**DOCUMENTO ORIGINALE**
┏━━
Nelle ultime settimane, il dibattito politico umbro si è infiammato attorno alla manovra regionale e, in particolare, alla rimodulazione dell’addizionale IRPEF. Una manovra che è passata da un gettito previsto di 90 milioni a 52 milioni di euro, dopo il confronto – seppur frettoloso – con parti sociali e forze economiche.
L’impianto definitivo prevede l’esenzione totale dall’addizionale per i redditi fino a 28.000 euro, soglia entro la quale si colloca la maggioranza dei contribuenti umbri, ma lascia intatti i problemi strutturali del territorio. Perché al di là della modulazione delle aliquote e degli sgravi, il vero tema riguarda lo stato di salute del sistema regionale e il senso profondo della fiscalità come strumento di equità, redistribuzione e investimento per il futuro.
┗━━
**ESERCIZIO SCRITTO 1**
Trascrivi dal testo sulla manovra umbra la parte che si apre con le parole contenenti "Nelle ultime settimane, il" e si chiude con "e forze economiche.".
**ESERCIZIO SCRITTO 2**
Scrivi il seguito del testo sulla manovra umbra, ripartendo subito dopo la sua ultima frase.

**ELENCO**
┏━━
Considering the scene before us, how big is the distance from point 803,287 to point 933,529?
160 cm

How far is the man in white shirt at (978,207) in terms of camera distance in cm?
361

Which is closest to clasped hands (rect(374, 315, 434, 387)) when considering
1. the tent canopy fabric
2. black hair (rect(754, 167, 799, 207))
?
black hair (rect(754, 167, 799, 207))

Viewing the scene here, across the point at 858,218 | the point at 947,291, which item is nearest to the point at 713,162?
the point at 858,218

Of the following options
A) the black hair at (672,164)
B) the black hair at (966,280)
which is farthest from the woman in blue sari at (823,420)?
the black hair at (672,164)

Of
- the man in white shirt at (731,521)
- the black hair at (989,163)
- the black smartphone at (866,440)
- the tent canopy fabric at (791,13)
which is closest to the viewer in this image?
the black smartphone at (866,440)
┗━━
**RISPOSTA 1**
Nelle ultime settimane, il dibattito politico umbro si è infiammato attorno alla manovra regionale e, in particolare, alla rimodulazione dell’addizionale IRPEF. Una manovra che è passata da un gettito previsto di 90 milioni a 52 milioni di euro, dopo il confronto – seppur frettoloso – con parti sociali e forze economiche.

**RISPOSTA 2**
Le tensioni emerse in questi giorni sono il sintomo di una fragilità sistemica che riguarda in particolare sanità, welfare, lavoro e coesione sociale. Come sindacato delle costruzioni, lo vediamo ogni giorno nei cantieri, nei quartieri, nei territori marginali. L’Umbria ha bisogno di un nuovo modello di sviluppo, che parta dai bisogni reali della popolazione e non solo dai saldi di bilancio.
Secondo i dati Istat, nel 2024 la percentuale di popolazione in povertà relativa in Umbria ha superato il 12%, con un aumento progressivo rispetto al 10,6% dell’anno precedente. A fronte di una popolazione sempre più anziana e con una natalità in calo, il rischio è quello di una marginalizzazione crescente di chi lavora, di chi ha redditi medi o bassi, di chi vive nelle aree interne. Nel 2023 l’Umbria ha registrato un PIL pari a 26,1 miliardi di euro, ma con una variazione reale negativa dello 0,1%.Il PIL pro capite umbro (30.531 euro) rimane significativamente al di sotto della media italiana (36.078 euro) e di quella del Centro Italia (38.600 euro), indicando una persistente debolezza strutturale del tessuto produttivo regionale, in cui il valore aggiunto proviene in larga parte da servizi, industria e costruzioni.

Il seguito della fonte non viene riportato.